You guessed it.
A deadline is a writer's best friend.
Writers need deadlines, even self-imposed ones. If you're like me and you still manage to slip by the guards, you may need to toss in a dash of public accountability. This is where my critique group has been key to progress. I write the words down, but I seriously doubt I'd have brought two novels into the world with one in the oven if the deadline of a monthly critique group didn't force me to write.
But, for a slacker and master procrastinator like me--it's still not enough. I don't want to painfully squeeze out a chapter here and a blog entry there under duress, the sharp curve of a swinging pendulum slowly descending upon me.
After all--I like writing.
I love it. It's the very air that I breathe.
So, why do I avoid it like a teenage crush: hiding behind my locker door, slipping into class and slumping in my seat, pretending to read to avoid unintentional eye contact?
I think I'm afraid.
There, I've said it. Perhaps this is the imposter syndrome I've heard about.
Whatever I've written up until the next moment I write that is at all entertaining, enjoyable or that somehow seems to be making sense as a cohesive story is clearly a fluke.
My streak is sure to run out and I fear that the next time I sit down to write I just won't do the rest of the piece justice. Perhaps that's why revision can sometimes seem more attractive as a task because I've already figured out the full story, the characters and most details. I simply need to polish them up, perhaps shift them around--or maybe rewrite whole passages entirely.
But, this ends now. (I hope:)
With the new year standing right outside my door, I am going to rely on a writer's second best friend: a closed door to a quiet space. Eureka! Only days ago (two to be exact:) did I discover that my husband, who had been occupying the "office" space in our house for the better part of the last two years--while I took up residence in the equivalent of a busy hotel lobby in our living room--is now in the "real" office three days a week.
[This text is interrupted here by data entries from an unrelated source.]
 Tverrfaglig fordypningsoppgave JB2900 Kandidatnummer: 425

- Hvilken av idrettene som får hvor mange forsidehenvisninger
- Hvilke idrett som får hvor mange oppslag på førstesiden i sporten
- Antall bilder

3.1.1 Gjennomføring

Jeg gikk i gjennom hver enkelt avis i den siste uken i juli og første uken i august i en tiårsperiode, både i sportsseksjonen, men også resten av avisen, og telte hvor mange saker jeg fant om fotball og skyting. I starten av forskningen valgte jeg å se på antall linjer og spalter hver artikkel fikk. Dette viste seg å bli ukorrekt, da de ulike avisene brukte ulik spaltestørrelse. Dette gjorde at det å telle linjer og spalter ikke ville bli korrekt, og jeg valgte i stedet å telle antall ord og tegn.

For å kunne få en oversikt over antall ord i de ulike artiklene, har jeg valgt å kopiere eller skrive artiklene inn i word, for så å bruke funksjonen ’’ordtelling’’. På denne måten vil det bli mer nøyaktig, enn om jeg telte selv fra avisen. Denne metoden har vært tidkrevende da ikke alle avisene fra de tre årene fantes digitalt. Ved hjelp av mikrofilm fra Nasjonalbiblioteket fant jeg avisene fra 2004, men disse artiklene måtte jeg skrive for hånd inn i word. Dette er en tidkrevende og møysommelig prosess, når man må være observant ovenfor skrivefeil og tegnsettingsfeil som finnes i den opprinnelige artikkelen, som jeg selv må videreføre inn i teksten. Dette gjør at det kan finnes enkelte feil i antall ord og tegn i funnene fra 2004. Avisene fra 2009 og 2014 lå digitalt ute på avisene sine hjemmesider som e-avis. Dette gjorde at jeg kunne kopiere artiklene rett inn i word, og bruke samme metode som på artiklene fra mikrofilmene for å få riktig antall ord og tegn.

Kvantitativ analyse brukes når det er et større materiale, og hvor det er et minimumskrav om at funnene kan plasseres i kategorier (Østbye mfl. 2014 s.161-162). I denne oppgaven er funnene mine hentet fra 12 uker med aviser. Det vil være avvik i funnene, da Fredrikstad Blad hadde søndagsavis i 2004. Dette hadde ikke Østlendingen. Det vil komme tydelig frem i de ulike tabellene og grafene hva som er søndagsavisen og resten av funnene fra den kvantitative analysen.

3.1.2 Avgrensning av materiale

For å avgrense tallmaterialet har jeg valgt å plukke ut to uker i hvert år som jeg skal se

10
The room that had been "his" can be adopted and adapted as "ours." What a discovery.
It only took me two full months to realize it.
So, I go into the new year with new hope that I can ignore my fears, pay more attention to deadlines and more consciously enter a room where writing happens--not laundry or phone calls or dishes or a cat being adorable.
Here's to finding some space for passion in the new year.
I gave myself twenty minutes to write this:)
It may not be perfect, but it's done.